▶ Excerpt to read:
<<<<

Researchers from the Walter and Eliza Hall Institute have found a structural surprise in a type of protein that encourages cell survival, raising interesting questions about how the proteins function to influence programmed cell death.
Programmed cell death, or apoptosis, is a natural process in which cells are instructed to die by members of the Bcl-2 family of proteins. It is important for controlling cell numbers and destroying defective or unwanted cells, but is also involved in the development of some cancers such as leukaemia and breast cancer in which the cells have an oversupply of pro-survival proteins, resisting signals that tell them to die.
Dr Doug Fairlie, Dr Erinna Lee, and Professor Peter Colman from the institute’s Structural Biology division have shown that a pro-survival protein called Bcl-w can adopt a surprising structure unlike that seen in any other Bcl-2 family protein to date. The results were published today in the journal Structure.
“We determined the structure of an unusual form of Bcl-w, a pro-survival protein discovered here at the institute,” Dr Fairlie said. “Unexpectedly, we found that, structurally, Bcl-w was able to change its shape significantly. Such a change had not previously been reported for the pro-survival proteins.”
Researchers at the institute have spent many years studying the proteins involved in programmed cell death. Programmed cell death is controlled by pro-survival molecules, which stop cells from dying, and pro-death molecules, which instruct cells to die.

>>>>

▶ Dataset excerpts:
<<<<

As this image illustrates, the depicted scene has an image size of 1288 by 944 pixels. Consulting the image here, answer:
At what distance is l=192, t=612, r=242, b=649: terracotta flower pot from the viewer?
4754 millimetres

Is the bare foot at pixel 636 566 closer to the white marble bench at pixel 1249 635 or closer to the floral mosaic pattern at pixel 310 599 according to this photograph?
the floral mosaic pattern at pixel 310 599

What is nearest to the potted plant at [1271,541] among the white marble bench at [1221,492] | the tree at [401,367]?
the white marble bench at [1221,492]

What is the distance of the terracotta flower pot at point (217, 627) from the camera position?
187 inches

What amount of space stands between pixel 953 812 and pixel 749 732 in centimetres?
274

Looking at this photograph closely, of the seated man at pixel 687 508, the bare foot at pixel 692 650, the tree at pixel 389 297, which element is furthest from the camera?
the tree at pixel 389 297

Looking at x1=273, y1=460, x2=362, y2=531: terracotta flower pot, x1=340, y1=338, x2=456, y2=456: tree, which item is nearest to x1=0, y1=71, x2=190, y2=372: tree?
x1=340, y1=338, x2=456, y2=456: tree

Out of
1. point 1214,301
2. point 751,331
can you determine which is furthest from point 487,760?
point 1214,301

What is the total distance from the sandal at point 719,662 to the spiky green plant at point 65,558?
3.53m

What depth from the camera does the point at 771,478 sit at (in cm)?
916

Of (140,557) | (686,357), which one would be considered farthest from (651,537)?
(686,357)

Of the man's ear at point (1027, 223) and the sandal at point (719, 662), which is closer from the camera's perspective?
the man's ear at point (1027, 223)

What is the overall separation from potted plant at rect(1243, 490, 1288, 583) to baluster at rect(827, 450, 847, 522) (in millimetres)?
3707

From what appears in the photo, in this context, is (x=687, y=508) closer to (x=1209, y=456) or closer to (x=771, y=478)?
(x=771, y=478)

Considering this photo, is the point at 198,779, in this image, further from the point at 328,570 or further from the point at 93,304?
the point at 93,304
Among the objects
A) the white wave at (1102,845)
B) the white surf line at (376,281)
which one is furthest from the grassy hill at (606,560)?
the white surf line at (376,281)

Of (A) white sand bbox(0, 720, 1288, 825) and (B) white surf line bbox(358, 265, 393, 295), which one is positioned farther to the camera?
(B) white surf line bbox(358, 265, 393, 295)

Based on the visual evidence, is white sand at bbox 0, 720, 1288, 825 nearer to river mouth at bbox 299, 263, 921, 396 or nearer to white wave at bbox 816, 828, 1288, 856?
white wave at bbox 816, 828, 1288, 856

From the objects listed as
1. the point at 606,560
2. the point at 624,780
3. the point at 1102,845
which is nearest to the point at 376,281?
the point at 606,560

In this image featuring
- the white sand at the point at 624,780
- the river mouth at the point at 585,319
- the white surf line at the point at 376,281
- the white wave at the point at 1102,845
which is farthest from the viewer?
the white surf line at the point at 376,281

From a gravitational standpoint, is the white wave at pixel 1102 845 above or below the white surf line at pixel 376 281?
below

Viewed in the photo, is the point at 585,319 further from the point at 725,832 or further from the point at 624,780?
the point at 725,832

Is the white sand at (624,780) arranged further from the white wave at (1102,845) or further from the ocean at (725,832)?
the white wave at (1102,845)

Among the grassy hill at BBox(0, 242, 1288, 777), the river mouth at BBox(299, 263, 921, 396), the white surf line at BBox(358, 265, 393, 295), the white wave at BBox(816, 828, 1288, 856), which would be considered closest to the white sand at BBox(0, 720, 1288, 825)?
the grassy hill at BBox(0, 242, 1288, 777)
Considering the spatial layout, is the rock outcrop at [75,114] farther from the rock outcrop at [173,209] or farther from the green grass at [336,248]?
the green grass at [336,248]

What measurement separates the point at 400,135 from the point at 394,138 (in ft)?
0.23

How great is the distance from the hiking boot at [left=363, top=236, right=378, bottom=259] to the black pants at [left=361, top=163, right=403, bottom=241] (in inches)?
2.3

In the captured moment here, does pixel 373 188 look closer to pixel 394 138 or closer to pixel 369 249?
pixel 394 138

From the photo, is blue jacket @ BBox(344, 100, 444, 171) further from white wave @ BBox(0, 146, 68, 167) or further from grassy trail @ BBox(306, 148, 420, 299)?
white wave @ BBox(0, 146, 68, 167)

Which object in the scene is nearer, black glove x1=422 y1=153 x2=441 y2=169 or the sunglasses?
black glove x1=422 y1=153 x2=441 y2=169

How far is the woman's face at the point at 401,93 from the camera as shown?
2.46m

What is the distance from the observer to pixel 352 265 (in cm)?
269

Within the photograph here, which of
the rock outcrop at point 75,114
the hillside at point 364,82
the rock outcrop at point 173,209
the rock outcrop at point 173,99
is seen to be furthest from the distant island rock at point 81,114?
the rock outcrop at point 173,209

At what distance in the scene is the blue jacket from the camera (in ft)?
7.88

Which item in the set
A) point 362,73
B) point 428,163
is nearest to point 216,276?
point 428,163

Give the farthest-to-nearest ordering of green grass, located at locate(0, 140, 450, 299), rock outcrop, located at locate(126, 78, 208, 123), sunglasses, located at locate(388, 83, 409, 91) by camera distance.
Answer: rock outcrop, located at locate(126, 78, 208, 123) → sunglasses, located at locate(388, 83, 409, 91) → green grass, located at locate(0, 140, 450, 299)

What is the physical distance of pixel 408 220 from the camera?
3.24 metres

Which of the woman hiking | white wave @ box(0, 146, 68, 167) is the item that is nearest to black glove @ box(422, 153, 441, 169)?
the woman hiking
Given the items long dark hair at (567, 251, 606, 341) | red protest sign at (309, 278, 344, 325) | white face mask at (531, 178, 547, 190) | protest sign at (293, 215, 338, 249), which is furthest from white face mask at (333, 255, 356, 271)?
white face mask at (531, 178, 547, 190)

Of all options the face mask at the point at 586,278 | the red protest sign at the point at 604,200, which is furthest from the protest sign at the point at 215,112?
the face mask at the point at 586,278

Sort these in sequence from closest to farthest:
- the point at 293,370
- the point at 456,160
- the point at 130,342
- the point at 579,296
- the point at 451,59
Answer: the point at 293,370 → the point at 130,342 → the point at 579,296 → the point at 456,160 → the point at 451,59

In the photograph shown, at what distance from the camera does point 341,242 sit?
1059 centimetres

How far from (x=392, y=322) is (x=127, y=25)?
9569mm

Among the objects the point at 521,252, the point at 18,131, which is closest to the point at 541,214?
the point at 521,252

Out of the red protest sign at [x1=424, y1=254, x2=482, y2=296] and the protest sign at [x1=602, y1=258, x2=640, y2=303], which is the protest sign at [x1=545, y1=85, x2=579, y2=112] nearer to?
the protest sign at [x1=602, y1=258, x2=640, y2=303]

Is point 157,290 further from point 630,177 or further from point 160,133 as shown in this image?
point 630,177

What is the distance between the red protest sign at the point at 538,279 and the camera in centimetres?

>>>>

▶ Prompt 1:
Please copy the part of the Bcl-w article from "Dr Doug Fairlie, Dr" to "cells to die.".
▶ Prompt 2:
Carry the Bcl-w article forward from its final sentence.
The records have no connection to the article on the Bcl-w protein.

▶ Task answer 1:
Dr Doug Fairlie, Dr Erinna Lee, and Professor Peter Colman from the institute’s Structural Biology division have shown that a pro-survival protein called Bcl-w can adopt a surprising structure unlike that seen in any other Bcl-2 family protein to date. The results were published today in the journal Structure.
“We determined the structure of an unusual form of Bcl-w, a pro-survival protein discovered here at the institute,” Dr Fairlie said. “Unexpectedly, we found that, structurally, Bcl-w was able to change its shape significantly. Such a change had not previously been reported for the pro-survival proteins.”
Researchers at the institute have spent many years studying the proteins involved in programmed cell death. Programmed cell death is controlled by pro-survival molecules, which stop cells from dying, and pro-death molecules, which instruct cells to die.

▶ Task answer 2:
“It is well known, from biochemical analyses, that these proteins have to change shape in order to function, but we don’t know how that shape change occurs or what it looks like,” Dr Fairlie said. “A number of our structural biologists are working on solving this particular problem.”
Dr Lee said the research team was able to show that, with respect to Bcl-w at least, some of these shape changes can affect the protein’s function, perhaps in a negative way.
“It could be a way of regulating what these proteins do within a cell, or it could be an inherent structural difference particular to the Bcl-w protein that makes it behave slightly differently to other pro-survival proteins,” she said. “We’re still trying to understand exactly what that means for the field.”
Dr Fairlie said the research gave some idea of the types of changes these proteins can undergo, something that is not well understood. “Bcl-w is an interesting case because it does not seem to be associated with tumour growth and resilience to chemotherapy agents to the same extent as other pro-survival proteins. It may be that Bcl-w, unlike other Bcl-2 proteins and demonstrated in our structure, has evolved an inherent structural flexibility that restricts its pro-survival activity, which could explain why it is not often implicated in tumour development,” he said.
“It will be particularly interesting to see whether the types of structural changes we see in Bcl-w also happen with the pro-death proteins, which would tell us a lot more about how these proteins work to kill a cell,” he said.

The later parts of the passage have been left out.